Roadmap is limited but paves way for progress
They showed us the human race trying to grow up and take responsibility for its common future.
It doesn’t feel like that, of course. It feels like 15,000 politicians, diplomats, journalists and activists flew across continents in order to sit in Bali for two weeks and achieve little. Disappointment, and even anger, are not out of order, for the commitment to early and deep emission cuts (25% to 40% by 2020) that most developed countries wanted to see in the draft treaty had to be dropped in order to keep the US involved.
The Bush administration no longer denies climate change is a problem, but it is still determined to kill any international deal that involves legally binding targets. The US produces about a quarter of the world’s emissions, so no deal that excludes it would work. Moreover, the developing countries where emissions are growing fastest, particularly China and India, will never accept obligations of their own while the US accepts none. So the American delegation had to be kept on board no matter how obstructive it was. It was amazingly obstructive. There must be no targets, no timetables, no numbers at all in the “roadmap” that the conference was drawing up for the next two years of negotiations on a successor to the Kyoto treaty, insisted chief US negotiator Harlan Watson.
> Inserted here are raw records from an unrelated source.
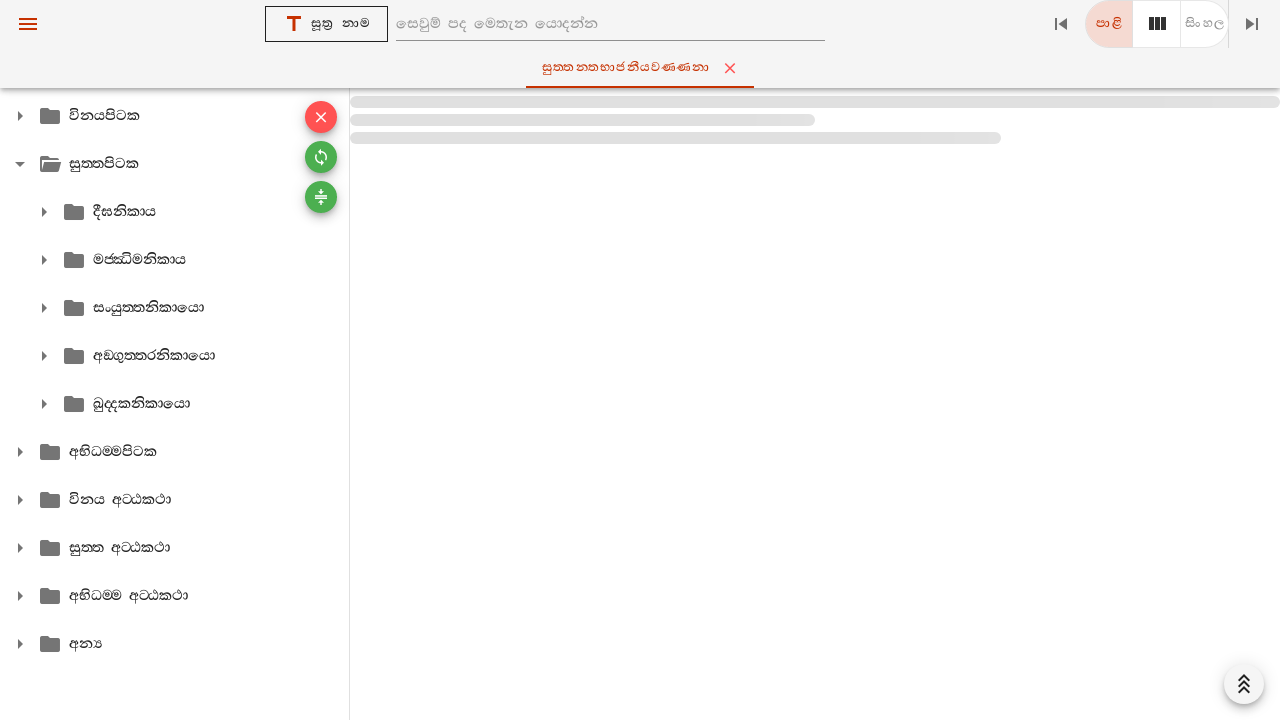

--- FILE ---
content_type: text/html; charset=utf-8
request_url: https://tipitaka.lk/atta-ap-vbh-2-1/pali
body_size: 759
content:
<!doctype html><html lang="en"><head><meta charset="utf-8"><meta http-equiv="X-UA-Compatible" content="IE=edge"><title>Tripitaka Atuwa</title><meta name="description" content="සිංහල ත්‍රිපිටකය අටුවාව Software Search Thripitaka Tripitaka Atuwa of Sri Lanka"><meta property="og:type" content="article"/><meta property="og:image" content="https://tipitaka.lk/static/images/og-500x300.png"><meta property="og:image:type" content="image/png"><meta property="og:image:width" content="500"><meta property="og:image:height" content="300"><meta name="apple-mobile-web-app-capable" content="yes"><meta name="apple-mobile-web-app-title" content="Tripitaka"><link rel="apple-touch-icon" href="static/images/app-logo.png"><meta name="mobile-web-app-capable" content="yes"><link rel="icon" type="image/png" sizes="96x96" href="/static/images/favicon-96x96.png"><meta name="viewport" content="width=device-width,initial-scale=1"><script defer="defer" type="module" src="/js/chunk-vendors.d9437d0c.js"></script><script defer="defer" type="module" src="/js/app.12446ef0.js"></script><link href="/css/chunk-vendors.dcc25db7.css" rel="stylesheet"><link href="/css/app.30793690.css" rel="stylesheet"><script defer="defer" src="/js/chunk-vendors-legacy.62543fa0.js" nomodule></script><script defer="defer" src="/js/app-legacy.910ffb9f.js" nomodule></script></head><body><div id="app"></div></body></html>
Why not? Because “once numbers appear in the text, it prejudges the outcome and will tend to drive the negotiations in one direction”. Yes, and if everybody’s shared goal is to cut emissions and avoid catastrophic climate change, what’s wrong with that?
The US was almost completely isolated at the Bali talks. Its only two allies among the developed countries were Canada and Japan — both had promised modest emission cuts under the Kyoto accord 10 years ago but then allowed their emissions to soar.
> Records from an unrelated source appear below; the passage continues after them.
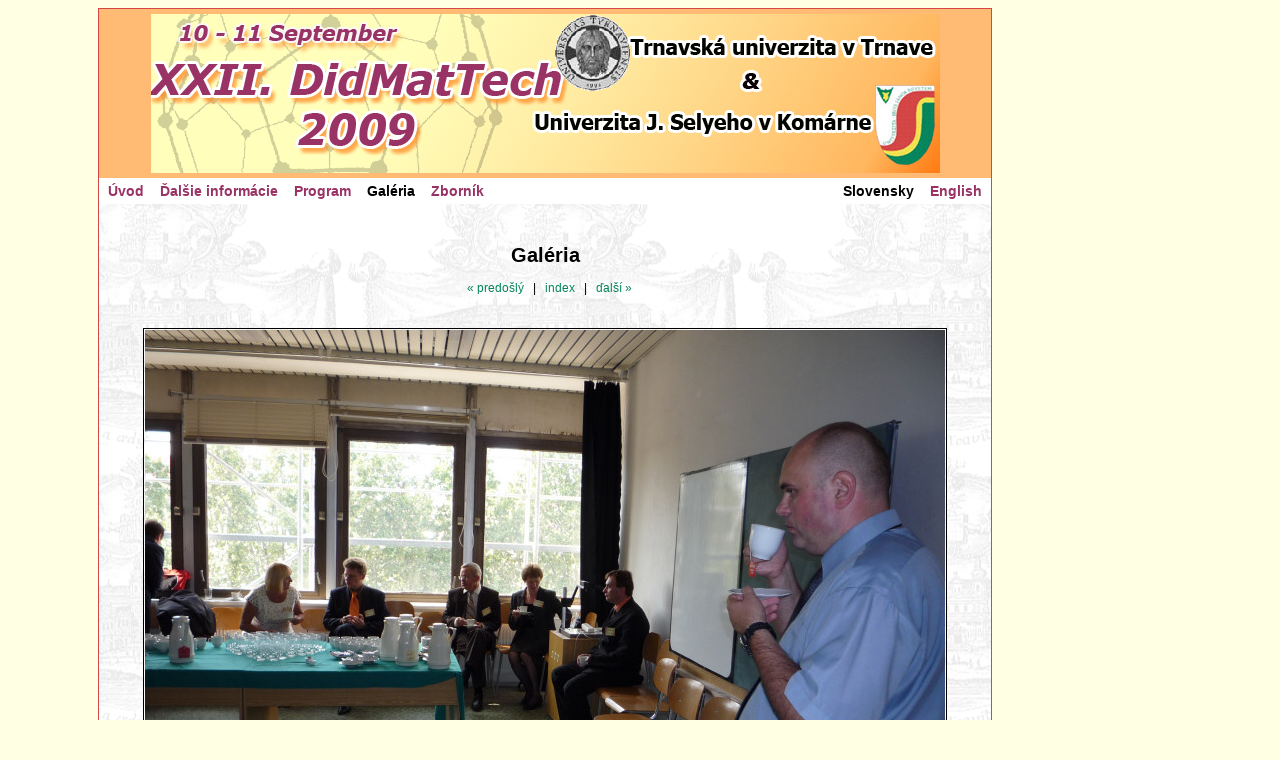

--- FILE ---
content_type: text/html; charset=UTF-8
request_url: http://didmattech.truni.sk/2009/?sec=gallery&lang=sk&page=40
body_size: 2648
content:
<!DOCTYPE HTML PUBLIC "-//W3C//DTD HTML 4.01 Transitional//EN">
<html>
<head>
	<title>DidMatTech 2009 – galéria</title>
	<meta http-equiv="Content-Type" content="text/html; charset=UTF-8" />
	<meta http-equiv="Content-Language" content="sk" />
	<meta http-equiv="Content-Style-Type" content="text/css" />
	<meta http-equiv="Content-Script-Type" content="text/javascript" />
	<meta http-equiv="Last-Modified" content="Thu, 29 Jan 2026 02:49:40 GMT" />
	<meta http-equiv="Cache-Control" content="no-store, no-cache, must-revalidate" />
	<meta http-equiv="Cache-Control" content="post-check=0, pre-check=0" />
	<meta http-equiv="Pragma" content="no-cache" />
	<meta http-equiv="Expires" content="Thu, 29 Jan 2026 02:49:40 GMT" />
	<meta name="Language" content="sk" />
	<meta name="Author" content="Roman Horváth" />
	<link rel="shortcut icon" href="favicon.ico" />
	<link rel="Stylesheet" type="text/css" href="style.css" />
	<script language="JavaScript" type="text/JavaScript" src="script.js"></script>
</head>

<body>
<table class="container"><tr><td class="banner"><!--h1>DidMatTech 2009</h1>
<p>10. – 11. september 2009</p>
<p style="color:red"><small><b>Upozornenie:</b> stránka je vo výstavbe…</small></p-->
<p><img src="banner-sk.png" /></p>
</td></tr>

<tr><td class="menu"><p><a href="?sec=intro&lang=sk&page=40">Úvod</a></p>
<p><a href="?sec=moreinfo&lang=sk&page=40">Ďalšie informácie</a></p>
<p><a href="?sec=programme&lang=sk&page=40">Program</a></p>
<!-- p><a href="?sec=templates&lang=sk&page=40">Termíny a šablóny</a></p -->
<!-- p><a href="?sec=reg&lang=sk&page=40">Registrácia</a></p>
<p><a href="?sec=map&lang=sk&page=40">Mapa</a></p -->
<p><a href="?sec=gallery&lang=sk&page=40" class="selected">Galéria</a></p>
<p><a href="?sec=proceedings&lang=sk&page=40">Zborník</a></p>
<!-- p><a href="?sec=contact&lang=sk&page=40">Kontakty</a></p -->
<p style="float: right;"><a href="?sec=gallery&lang=en&page=40">English</a></p>
<p style="float: right;"><a href="?sec=gallery&lang=sk&page=40" class="selected">Slovensky</a></p>
</td></tr>

<tr><td class="core"><div class="centered"><h1>Galéria</h1>

<p class="submenu"><a href="?sec=gallery&lang=sk&page=39">« predošlý</a>
&nbsp; | &nbsp;
<a href="?sec=gallery&lang=sk">index</a>
&nbsp; | &nbsp;
<a href="?sec=gallery&lang=sk&page=41">ďalší »</a></p>

<p><a href="?sec=gallery&lang=sk&page=41"><img src="gallery/didmattech-2009-040.jpeg" class="gallery"/></a></p></div>
</td></tr>

<tr><td class="footer"><p>Trnavská univerzita v Trnave, © 2009</p>
</td></tr></table>
</body>

</html>


--- FILE ---
content_type: text/css
request_url: http://didmattech.truni.sk/2009/style.css
body_size: 2873
content:

body
{
	background-color: #FFFFE3;
	color: #000000;/*#071A71;*/
	font-family: Arial, sans-serif;
}

h1 { font-size: 20px; }
h2 { font-size: 18px; }
h3 { font-size: 16px; }
h4 { font-size: 14px; }

p
{
	text-align: justify;
	margin: 7px 0px;
	font-size: 14px;
	line-height: 145%;
}

a { color: #06855D; }

a:hover, a:focus
{
	color: #08AC74;
	text-decoration: none;
}

a img { border: none; }

hr
{
	background-color: #AAAAAA;
	border: none;
	height: 2px;
	margin: 30px 10px;
}


div.centered { margin: 20px; }
div.centered * { text-align: center; }


div
{
}

table.container
{
	border: 1px solid #D44948;
	border-collapse: collapse;
	padding: 0px;
	margin: 0px;
	margin-left: 90px;

	height: 100%;
	width: 800px;

	background-color: #FFFFFF;
}


td.banner
{
	height: 170px;
	background-color: #FFBB73;
}

td.banner h1,
td.banner p
{
	text-align: center;
}

td.banner h1
{
	font-size: 32px;
}

td.banner p
{
	margin: 0px;
/*	margin-top: 10px; */
	font-size: 18px;
}


td.menu
{
	height: 24px;
/*	background-color: #FFFF00; */
}

td.menu p
{
	float: left;
	margin: 0px;
	padding: 2px 8px;
}

td.menu p a
{
	color: #993366;
	text-decoration: none;
	font-weight: bold;
}

td.menu p a:hover,
td.menu p a:focus
{
	color: #B73D79;
}

td.menu p a.selected { color: #000000; }
td.menu p a.selected:hover,
td.menu p a.selected:focus
{ color: #07855D; }


p.submenu
{
	font-size: 12px;
	margin-bottom: 25px;
	margin-left: 8px;
}

p.submenu a
{
	text-decoration: none;
}

p.submenu a:hover,
p.submenu a:focus
{
	text-decoration: underline;
}

p.submenu a.selected
{
	color: #000000;
}


td.core
{
	padding: 20px;
	vertical-align: top;
	background-position: center center;
	background-image: url(background.png);
}

table.valignedtable tr td
{
	padding-right: 4px;
}


td.footer
{
	height: 20px;
	width: 100%;
	background-color: #FFBB73;
}

td.footer p
{
	margin: 0px;
	padding: 4px;
	text-align: center;
	font-size: 10px;
}

img.unilogo
{
	/*
	position: relative;
	top: 11px;
	margin-right: 10px;
	*/
}


table.programme
{
	border-spacing: 4px;
}

table.programme tr td
{
	border: none;
	background: #E8E8E8;
	padding: 4px 8px;
	vertical-align: top;
}

table.programme tr td p
{
	text-align: left;
	margin: 0px;
}

p.sectionlecture
{
}


table.fees
{
}

table.fees tr td
{
	border: 1px solid #A0A0A0;
	padding: 0px 8px;
	vertical-align: top;
}

table.fees tr td p
{
	text-align: left;
}


table.participants
{
}

table.participants tr th
{
}

table.participants tr td
{
}

table.participants tr th,
table.participants tr td
{
	font-size: 12px;

	border: 1px solid #A0A0A0;
	padding: 3px 8px;
	vertical-align: top;
}


table.contacts
{
	border-collapse: collapse;
	padding: 0px;
	margin: 0px;
	margin-left: 9px;
}

table.contacts tr td
{
	padding: 0px 3px;
	margin: 0px;
}


.important
{
	color: #C00000;
}


img.gallery
{
	margin: 6px 4px;
	padding: 1px;
	border: 1px solid black;
}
It was Al Gore who saved the day when he urged the conference to be patient.
“My own country, the US, is mainly responsible for obstructing progress at Bali,” he said, but “over the next two years the US is going to be somewhere it is not now... One year and 40 days from today there will be a new [presidential] inauguration in the US.
“If you decide to continue the progress that has been made here on all the items other than the targets and timetables for mandatory reductions, on the hope and with the expectation that, before this process is concluded... you will be able to fill in that blank [with the help of a different position from the US], then you can make great progress here,” he said. In short, Bush will soon be gone. Even though time is short, you have to wait him out.
The conference took Gore’s advice and removed the numbers from the text. Even then, astonishingly, the US delegation declared it could not support the revised text. Boos rang out in the crowded conference hall, but the US delegation then announced it would support the revised text after all.
So there is a “roadmap” but the big conference, scheduled for Poland next December, will probably be allowed to slip by a couple of months so the new US administration is in office. And then, hopefully, they can put the numbers back in.